Waves getting bigger off California’s coast as planet warms, research suggests
Oceanographer Peter Bromirski used the unusual method of analysing seismic records dating back to 1931 to measure the change in wave height.
Waves are getting bigger and surf at least 13ft (about four metres) tall is becoming more common off California’s coast as the planet warms, according to innovative new research that tracked the increasing height from historical data gathered over the past 90 years.
Oceanographer Peter Bromirski, from the Scripps Institution of Oceanography, used the unusual method of analysing seismic records dating back to 1931 to measure the change in wave height.
When waves ricochet off the shore, they collide with incoming waves and cause a ripple of energy through the seafloor that can be picked up by seismographs designed to detect earthquakes.
The greater the impact, the taller the wave is.
Until now, scientists relied on a network of buoys from the National Oceanic and Atmospheric Administration that collect data on wave height along US coasts, but that data along the California coast only went back to 1980.
“Until I stumbled upon this data set, it was almost impossible to make that comparison with any kind of reliability,” Mr Bromirski said.
To go back further, Mr Bromirski gathered a team of undergraduate students to analyse daily seismic readings covering decades of winters.
It was a slow, painstaking process that took years and involved digitising drums of paper records.
But he said it was important in learning how things have changed over nearly a century along California’s coast.
They found that average winter wave heights have grown by as much as a foot since 1970, when global warming is believed to have begun accelerating.
Swells at least 13ft tall are also happening a lot more often, occurring at least twice as often between 1996 and 2016 than from 1949 to 1969.
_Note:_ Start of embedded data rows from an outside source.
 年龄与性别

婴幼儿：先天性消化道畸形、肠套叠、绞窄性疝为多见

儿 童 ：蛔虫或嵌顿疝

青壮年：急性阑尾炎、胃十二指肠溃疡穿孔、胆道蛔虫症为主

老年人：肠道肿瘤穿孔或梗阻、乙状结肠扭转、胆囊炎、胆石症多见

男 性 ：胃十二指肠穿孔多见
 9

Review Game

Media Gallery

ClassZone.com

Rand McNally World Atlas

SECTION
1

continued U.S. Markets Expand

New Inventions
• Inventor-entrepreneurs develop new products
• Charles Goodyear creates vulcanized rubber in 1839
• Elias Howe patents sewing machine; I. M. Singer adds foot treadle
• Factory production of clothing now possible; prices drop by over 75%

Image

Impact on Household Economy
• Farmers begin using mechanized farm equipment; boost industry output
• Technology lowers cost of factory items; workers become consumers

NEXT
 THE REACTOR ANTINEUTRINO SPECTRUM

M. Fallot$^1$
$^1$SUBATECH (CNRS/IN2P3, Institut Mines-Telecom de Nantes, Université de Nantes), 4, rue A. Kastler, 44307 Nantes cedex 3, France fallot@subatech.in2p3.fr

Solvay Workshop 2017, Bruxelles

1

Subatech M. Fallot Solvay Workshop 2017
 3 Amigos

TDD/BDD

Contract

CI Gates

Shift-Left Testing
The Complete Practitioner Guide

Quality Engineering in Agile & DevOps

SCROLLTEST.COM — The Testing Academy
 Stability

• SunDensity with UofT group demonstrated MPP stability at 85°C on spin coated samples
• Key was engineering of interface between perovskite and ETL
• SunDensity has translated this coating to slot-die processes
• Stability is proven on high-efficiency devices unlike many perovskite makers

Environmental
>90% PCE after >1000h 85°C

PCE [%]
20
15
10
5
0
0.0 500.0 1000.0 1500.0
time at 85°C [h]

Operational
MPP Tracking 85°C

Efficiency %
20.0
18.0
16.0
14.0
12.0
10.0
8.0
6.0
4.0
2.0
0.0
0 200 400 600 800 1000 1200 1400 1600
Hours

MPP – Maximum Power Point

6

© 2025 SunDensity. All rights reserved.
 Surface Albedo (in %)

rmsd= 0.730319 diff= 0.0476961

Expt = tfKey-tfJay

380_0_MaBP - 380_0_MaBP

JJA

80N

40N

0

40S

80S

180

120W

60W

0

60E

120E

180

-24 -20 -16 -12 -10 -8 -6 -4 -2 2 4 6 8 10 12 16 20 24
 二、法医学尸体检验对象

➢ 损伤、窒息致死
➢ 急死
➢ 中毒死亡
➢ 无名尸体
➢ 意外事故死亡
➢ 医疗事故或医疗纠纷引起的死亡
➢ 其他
Mr Bromirski was also surprised to find extended periods of exceptionally low wave heights prior to about 1970 and none of those periods since.
“Erosion, coastal flooding, damage to coastal infrastructure is, you know, something that we’re seeing more frequently than in the past,” Mr Bromirski said.
“And, you know, combined with sea level rise, bigger waves mean that is going to happen more often.”
Changes in waves are showing up in other ways, too.
“There’s about twice as many big wave events since 1970 as there was prior to 1970,” Mr Bromirski said.
The study, published in the Journal of Geophysical Research: Oceans, adds to the evidence that climate change is causing massive shifts in the world’s oceans.
Other studies have shown waves are not only getting taller but also more powerful.
Damage from intense storms and massive surf is already playing out.
This winter, California’s severe storms and giant waves collapsed bluffs, damaged piers and flooded parts of the state’s picturesque Highway 1.
Mr Bromirski said that is a harbinger of the future.
Scientists say global warming may even be accelerating, ushering in even bigger waves.
As sea levels rise and storms intensify, bigger waves will cause more flooding in coastal communities, erode away beaches, trigger landslides and destabilise remaining bluffs, Mr Bromirski said.
These issues are of particular concern along the California coast, where sea cliffs have already started crumbling and brought down homes in recent years.
Because of sea level rise, projections at the end of the 21st century indicate even moderate waves might cause damage comparable to that of extreme weather events, according to the study.
Oceanographer Gary Griggs, at the University of California Santa Cruz, said while a jump of a foot in wave height over more than 50 years is not huge, the findings are consistent with what scientists know is happening to the world’s oceans as they warm: they are becoming increasingly violent due to more extreme storms and wreaking havoc along coasts.
Mr Griggs, who was not involved in the research, said it adds to growing scientific data showing how fast the world is warming and how quickly seas are rising.
“We know hurricanes are more intense and last longer, and now we’ve got, you know, waves increasing in power. So those are all consistent,” he said.
“The challenge … is sort of how to really respond to that.”